─── Data extract
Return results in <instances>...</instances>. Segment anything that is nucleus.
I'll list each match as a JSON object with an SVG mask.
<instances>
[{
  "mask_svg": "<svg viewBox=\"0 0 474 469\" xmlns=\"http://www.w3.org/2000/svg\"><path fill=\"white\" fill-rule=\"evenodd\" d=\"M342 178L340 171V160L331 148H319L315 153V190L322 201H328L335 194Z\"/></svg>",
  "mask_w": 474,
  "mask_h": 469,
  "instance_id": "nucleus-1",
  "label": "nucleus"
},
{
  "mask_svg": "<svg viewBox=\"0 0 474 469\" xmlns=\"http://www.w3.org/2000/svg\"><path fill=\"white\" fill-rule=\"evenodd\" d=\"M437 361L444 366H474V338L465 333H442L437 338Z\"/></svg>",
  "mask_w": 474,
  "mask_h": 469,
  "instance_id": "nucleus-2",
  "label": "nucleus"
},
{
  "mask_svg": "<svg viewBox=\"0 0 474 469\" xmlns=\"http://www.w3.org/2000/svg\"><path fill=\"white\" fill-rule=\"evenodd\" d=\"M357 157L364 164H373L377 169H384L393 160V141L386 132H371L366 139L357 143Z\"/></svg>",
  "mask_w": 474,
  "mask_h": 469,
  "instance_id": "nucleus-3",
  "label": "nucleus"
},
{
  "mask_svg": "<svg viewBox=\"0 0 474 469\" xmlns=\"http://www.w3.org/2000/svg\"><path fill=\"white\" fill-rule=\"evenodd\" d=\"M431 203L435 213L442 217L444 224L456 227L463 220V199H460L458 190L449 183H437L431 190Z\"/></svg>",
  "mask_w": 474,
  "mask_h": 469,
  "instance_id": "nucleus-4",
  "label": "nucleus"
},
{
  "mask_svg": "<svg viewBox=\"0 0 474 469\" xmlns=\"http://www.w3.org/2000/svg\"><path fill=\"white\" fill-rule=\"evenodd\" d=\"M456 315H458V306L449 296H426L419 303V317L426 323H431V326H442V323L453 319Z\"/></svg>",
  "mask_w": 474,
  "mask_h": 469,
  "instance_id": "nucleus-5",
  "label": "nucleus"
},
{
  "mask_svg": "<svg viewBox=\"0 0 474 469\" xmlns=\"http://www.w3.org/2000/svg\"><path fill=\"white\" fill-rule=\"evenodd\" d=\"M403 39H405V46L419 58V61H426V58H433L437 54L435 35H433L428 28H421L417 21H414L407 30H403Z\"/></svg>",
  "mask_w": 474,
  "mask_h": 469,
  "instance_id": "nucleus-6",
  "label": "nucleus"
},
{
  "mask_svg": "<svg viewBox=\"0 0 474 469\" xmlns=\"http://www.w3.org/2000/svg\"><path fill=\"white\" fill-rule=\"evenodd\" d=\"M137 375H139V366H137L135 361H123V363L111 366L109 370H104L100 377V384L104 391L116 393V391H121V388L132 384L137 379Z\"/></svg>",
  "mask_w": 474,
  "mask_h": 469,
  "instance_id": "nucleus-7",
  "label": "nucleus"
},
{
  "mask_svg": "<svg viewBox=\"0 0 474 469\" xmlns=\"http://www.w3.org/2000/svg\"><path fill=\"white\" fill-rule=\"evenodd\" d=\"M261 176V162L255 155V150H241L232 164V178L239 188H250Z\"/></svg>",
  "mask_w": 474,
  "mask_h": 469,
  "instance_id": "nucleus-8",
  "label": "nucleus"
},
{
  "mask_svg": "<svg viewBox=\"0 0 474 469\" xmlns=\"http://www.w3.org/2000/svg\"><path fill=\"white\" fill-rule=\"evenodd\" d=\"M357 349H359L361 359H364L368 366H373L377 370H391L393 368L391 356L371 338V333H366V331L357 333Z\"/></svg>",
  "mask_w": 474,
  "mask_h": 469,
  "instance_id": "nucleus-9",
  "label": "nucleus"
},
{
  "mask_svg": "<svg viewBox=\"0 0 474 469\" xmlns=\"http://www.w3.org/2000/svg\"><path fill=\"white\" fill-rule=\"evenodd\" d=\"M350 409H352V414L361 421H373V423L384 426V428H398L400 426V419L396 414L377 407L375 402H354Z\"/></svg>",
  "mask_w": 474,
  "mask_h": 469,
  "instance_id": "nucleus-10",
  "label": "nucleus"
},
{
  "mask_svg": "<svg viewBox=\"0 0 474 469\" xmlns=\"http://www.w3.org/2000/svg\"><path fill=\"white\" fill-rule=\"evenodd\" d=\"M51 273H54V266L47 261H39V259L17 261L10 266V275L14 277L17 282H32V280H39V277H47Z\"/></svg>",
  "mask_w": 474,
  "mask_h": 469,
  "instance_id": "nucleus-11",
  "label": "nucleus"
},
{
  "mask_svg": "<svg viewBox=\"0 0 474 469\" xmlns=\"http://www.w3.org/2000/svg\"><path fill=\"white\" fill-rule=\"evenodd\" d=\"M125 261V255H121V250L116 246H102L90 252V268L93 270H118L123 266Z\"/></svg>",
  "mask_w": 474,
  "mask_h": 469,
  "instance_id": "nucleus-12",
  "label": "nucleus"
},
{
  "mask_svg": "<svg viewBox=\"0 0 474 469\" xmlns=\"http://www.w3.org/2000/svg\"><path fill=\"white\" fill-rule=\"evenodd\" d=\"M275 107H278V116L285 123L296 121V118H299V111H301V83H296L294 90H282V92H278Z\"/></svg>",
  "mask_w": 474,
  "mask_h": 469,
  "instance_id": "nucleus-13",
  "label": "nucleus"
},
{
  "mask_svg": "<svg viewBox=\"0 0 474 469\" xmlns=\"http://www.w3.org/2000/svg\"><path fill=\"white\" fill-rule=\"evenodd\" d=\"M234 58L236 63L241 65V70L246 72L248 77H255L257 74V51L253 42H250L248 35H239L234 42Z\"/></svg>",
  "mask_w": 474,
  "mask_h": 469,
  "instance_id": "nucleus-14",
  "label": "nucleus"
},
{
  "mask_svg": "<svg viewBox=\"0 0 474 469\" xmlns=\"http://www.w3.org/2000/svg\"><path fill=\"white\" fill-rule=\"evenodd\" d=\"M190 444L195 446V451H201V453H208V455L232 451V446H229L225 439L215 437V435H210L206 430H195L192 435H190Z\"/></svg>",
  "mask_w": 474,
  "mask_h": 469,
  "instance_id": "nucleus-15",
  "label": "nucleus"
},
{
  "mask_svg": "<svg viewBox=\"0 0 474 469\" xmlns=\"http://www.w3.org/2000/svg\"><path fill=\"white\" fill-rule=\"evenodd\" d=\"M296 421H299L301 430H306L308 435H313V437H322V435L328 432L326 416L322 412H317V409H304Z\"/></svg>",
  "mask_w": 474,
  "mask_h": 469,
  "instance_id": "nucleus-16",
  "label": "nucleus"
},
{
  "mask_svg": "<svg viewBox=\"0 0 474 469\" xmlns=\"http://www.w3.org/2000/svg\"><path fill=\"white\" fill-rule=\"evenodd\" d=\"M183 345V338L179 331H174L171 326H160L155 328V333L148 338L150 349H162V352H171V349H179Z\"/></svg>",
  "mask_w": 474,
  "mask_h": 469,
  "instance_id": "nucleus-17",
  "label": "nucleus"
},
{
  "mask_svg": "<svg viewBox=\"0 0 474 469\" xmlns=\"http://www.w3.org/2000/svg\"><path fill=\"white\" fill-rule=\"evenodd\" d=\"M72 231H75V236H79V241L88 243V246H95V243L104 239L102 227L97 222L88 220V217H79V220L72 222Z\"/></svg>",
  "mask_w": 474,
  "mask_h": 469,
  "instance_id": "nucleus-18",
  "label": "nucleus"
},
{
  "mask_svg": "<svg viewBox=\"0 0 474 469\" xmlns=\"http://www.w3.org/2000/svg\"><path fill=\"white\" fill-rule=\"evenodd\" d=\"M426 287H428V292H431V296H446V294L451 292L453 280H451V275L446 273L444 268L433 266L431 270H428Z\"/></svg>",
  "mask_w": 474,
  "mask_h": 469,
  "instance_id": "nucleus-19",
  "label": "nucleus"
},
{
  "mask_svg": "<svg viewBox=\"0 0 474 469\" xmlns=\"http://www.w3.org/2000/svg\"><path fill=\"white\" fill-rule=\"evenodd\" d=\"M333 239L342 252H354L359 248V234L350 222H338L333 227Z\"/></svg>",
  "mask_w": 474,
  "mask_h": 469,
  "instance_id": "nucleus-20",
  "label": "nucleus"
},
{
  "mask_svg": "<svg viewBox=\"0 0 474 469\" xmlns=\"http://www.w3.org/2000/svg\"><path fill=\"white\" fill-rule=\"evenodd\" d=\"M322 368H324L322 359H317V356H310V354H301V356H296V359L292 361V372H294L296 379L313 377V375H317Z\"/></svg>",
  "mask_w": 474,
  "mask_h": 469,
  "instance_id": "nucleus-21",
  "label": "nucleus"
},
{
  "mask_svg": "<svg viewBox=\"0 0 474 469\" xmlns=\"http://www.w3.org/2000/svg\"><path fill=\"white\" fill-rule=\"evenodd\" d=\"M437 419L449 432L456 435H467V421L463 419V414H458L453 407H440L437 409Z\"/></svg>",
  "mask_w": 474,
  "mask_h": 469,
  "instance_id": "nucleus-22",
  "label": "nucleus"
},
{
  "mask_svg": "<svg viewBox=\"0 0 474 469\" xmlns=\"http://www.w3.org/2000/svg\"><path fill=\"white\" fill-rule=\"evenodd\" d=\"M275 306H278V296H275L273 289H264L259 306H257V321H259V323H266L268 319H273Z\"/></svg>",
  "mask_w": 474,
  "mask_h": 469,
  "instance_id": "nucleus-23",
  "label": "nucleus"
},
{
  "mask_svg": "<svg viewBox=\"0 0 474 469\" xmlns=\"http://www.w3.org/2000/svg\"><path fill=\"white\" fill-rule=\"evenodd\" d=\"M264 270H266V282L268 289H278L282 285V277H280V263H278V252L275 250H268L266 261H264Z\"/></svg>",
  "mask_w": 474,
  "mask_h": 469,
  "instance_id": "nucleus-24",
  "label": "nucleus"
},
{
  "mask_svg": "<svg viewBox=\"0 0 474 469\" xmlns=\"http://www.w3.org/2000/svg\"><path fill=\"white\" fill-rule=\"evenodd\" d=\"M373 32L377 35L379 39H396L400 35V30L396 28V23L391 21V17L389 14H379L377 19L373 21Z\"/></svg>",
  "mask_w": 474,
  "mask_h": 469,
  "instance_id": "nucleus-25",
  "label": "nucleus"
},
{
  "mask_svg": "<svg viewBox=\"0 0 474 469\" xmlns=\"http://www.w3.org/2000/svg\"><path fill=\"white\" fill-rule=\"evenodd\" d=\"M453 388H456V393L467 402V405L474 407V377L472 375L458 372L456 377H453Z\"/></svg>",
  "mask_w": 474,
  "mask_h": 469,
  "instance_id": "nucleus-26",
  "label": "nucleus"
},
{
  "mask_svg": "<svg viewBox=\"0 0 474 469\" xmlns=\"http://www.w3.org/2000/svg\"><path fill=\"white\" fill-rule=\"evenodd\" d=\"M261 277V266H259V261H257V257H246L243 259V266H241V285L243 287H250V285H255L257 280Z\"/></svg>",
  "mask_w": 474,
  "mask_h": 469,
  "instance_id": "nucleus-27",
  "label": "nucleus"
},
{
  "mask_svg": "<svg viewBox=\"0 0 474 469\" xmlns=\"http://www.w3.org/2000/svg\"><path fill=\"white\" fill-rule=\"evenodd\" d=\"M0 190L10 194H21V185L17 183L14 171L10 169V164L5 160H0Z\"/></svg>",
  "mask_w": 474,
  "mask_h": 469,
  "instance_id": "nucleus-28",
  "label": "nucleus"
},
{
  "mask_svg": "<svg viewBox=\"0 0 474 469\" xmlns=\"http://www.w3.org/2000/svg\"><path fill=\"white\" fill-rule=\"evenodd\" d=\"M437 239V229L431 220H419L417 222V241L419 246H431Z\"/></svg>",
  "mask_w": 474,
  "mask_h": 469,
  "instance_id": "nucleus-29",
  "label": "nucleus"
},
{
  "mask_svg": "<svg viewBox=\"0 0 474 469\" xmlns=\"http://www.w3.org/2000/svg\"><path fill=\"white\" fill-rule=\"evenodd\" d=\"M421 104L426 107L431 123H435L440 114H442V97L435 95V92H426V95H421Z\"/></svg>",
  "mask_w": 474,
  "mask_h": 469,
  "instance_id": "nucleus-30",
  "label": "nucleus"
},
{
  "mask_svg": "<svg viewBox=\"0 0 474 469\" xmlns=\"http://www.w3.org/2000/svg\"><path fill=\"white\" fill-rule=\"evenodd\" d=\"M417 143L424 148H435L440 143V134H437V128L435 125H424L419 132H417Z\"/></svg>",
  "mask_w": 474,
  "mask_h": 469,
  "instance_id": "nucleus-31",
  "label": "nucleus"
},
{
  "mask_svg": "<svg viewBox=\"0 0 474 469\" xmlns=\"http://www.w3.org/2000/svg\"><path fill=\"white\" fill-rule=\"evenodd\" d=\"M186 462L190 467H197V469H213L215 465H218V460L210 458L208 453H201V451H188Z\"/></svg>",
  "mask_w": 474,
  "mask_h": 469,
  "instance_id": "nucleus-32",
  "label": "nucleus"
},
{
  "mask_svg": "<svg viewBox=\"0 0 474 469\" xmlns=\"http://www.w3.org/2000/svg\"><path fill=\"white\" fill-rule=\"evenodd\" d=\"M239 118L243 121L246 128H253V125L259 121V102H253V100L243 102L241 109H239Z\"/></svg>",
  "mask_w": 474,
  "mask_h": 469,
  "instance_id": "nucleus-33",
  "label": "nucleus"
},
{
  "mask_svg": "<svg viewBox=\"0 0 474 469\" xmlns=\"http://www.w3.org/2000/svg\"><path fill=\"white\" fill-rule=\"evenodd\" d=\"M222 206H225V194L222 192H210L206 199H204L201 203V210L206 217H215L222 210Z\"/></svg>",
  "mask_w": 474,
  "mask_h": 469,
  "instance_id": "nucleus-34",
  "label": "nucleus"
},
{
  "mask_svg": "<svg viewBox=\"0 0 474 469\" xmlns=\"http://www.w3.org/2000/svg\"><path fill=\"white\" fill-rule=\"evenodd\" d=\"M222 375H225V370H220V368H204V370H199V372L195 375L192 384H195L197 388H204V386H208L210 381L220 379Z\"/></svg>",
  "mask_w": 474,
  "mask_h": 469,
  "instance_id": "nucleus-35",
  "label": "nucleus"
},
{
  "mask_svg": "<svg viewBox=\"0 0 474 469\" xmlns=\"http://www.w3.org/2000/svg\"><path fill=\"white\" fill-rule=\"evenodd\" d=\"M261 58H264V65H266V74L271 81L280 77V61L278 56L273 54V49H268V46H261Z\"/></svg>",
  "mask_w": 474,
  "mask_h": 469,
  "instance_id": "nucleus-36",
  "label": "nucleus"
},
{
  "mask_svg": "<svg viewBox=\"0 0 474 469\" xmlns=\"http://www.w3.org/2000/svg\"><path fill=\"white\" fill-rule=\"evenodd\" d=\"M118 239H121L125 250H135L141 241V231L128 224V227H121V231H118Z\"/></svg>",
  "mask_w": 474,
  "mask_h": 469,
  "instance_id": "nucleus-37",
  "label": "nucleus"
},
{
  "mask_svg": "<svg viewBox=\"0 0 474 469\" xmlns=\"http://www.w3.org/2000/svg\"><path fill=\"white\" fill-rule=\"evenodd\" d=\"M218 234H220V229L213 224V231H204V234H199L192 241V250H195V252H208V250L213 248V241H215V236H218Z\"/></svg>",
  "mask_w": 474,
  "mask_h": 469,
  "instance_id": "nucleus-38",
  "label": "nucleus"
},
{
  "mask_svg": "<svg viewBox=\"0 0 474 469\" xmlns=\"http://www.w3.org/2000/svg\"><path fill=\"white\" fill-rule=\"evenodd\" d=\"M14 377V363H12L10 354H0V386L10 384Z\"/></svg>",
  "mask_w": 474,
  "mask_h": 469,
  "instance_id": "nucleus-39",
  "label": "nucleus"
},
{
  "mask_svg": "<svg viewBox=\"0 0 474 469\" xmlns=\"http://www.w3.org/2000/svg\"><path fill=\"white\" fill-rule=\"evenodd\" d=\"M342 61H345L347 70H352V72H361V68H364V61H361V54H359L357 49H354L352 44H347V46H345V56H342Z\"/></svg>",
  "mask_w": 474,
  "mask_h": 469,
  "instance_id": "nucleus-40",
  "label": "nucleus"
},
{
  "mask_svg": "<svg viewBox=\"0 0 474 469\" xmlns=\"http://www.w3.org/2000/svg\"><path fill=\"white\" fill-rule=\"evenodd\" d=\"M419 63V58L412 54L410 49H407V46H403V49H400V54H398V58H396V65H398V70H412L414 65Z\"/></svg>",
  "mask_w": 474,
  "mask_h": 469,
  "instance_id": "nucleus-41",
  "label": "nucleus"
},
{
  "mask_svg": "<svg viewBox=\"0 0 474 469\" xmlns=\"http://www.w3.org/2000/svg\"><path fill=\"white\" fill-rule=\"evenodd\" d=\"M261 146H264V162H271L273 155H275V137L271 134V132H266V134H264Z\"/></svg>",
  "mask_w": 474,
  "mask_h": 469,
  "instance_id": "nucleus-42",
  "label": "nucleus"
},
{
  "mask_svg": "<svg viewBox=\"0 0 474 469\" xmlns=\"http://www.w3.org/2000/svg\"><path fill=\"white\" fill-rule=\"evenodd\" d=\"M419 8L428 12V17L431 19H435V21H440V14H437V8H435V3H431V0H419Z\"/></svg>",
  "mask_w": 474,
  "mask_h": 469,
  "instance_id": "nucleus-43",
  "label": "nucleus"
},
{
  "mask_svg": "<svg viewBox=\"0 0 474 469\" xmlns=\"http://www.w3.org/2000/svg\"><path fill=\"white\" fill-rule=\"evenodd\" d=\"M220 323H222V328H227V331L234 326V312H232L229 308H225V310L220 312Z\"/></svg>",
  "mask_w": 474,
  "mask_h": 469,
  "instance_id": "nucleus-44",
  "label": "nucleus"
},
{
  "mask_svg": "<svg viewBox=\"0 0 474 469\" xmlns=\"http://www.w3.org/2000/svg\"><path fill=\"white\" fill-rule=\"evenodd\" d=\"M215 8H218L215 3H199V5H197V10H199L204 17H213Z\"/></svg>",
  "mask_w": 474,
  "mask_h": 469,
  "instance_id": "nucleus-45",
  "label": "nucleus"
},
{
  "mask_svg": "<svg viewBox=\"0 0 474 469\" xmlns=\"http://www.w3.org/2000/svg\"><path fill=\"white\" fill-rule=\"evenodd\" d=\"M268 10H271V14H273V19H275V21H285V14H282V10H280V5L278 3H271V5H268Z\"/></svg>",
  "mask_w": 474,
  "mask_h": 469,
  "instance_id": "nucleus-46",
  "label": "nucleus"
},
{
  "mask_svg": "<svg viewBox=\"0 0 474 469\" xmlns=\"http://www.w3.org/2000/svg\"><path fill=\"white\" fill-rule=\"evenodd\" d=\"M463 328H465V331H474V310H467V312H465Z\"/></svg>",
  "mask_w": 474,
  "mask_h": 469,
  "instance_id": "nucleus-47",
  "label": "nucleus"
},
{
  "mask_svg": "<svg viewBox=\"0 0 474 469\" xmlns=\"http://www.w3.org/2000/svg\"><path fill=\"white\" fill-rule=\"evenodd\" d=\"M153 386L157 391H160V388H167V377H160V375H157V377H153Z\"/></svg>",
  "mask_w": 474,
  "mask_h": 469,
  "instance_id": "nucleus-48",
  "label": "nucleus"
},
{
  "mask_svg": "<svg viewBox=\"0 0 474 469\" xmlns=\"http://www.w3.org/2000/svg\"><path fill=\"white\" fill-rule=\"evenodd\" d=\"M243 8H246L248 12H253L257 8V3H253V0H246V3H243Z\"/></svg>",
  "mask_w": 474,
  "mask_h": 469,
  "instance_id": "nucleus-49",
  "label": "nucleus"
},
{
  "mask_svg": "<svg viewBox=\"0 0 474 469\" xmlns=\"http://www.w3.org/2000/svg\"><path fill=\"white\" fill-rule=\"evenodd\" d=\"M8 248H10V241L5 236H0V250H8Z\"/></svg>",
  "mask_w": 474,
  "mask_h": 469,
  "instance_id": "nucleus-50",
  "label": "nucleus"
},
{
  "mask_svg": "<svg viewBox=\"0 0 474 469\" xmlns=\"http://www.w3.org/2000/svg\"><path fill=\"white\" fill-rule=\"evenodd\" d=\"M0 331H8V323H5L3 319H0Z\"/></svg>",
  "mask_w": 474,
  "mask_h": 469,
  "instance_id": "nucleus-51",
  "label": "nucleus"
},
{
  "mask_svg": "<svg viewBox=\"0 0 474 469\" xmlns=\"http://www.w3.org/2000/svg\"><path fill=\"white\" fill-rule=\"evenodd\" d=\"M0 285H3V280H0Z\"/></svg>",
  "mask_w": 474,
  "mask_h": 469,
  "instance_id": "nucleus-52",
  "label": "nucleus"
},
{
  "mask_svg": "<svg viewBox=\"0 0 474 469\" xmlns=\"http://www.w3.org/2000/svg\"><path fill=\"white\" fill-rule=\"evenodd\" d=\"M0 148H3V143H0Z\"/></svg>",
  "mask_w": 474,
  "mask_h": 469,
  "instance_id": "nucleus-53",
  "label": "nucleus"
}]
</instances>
──────
# Directions
Arrange the data above as a Markdown table with two columns, Row and Line, giving each line its own numbered row. Cover everything from the first line of the data up to and including the line containing "203L435 213L442 217L444", and leave out any blank lines.

# Complete output
| Row | Line |
|---|---|
| 1 | Return results in <instances>...</instances>. Segment anything that is nucleus. |
| 2 | I'll list each match as a JSON object with an SVG mask. |
| 3 | <instances> |
| 4 | [{ |
| 5 |   "mask_svg": "<svg viewBox=\"0 0 474 469\" xmlns=\"http://www.w3.org/2000/svg\"><path fill=\"white\" fill-rule=\"evenodd\" d=\"M342 178L340 171V160L331 148H319L315 153V190L322 201H328L335 194Z\"/></svg>", |
| 6 |   "mask_w": 474, |
| 7 |   "mask_h": 469, |
| 8 |   "instance_id": "nucleus-1", |
| 9 |   "label": "nucleus" |
| 10 | }, |
| 11 | { |
| 12 |   "mask_svg": "<svg viewBox=\"0 0 474 469\" xmlns=\"http://www.w3.org/2000/svg\"><path fill=\"white\" fill-rule=\"evenodd\" d=\"M437 361L444 366H474V338L465 333H442L437 338Z\"/></svg>", |
| 13 |   "mask_w": 474, |
| 14 |   "mask_h": 469, |
| 15 |   "instance_id": "nucleus-2", |
| 16 |   "label": "nucleus" |
| 17 | }, |
| 18 | { |
| 19 |   "mask_svg": "<svg viewBox=\"0 0 474 469\" xmlns=\"http://www.w3.org/2000/svg\"><path fill=\"white\" fill-rule=\"evenodd\" d=\"M357 157L364 164H373L377 169H384L393 160V141L386 132H371L366 139L357 143Z\"/></svg>", |
| 20 |   "mask_w": 474, |
| 21 |   "mask_h": 469, |
| 22 |   "instance_id": "nucleus-3", |
| 23 |   "label": "nucleus" |
| 24 | }, |
| 25 | { |
| 26 |   "mask_svg": "<svg viewBox=\"0 0 474 469\" xmlns=\"http://www.w3.org/2000/svg\"><path fill=\"white\" fill-rule=\"evenodd\" d=\"M431 203L435 213L442 217L444 224L456 227L463 220V199H460L458 190L449 183H437L431 190Z\"/></svg>", |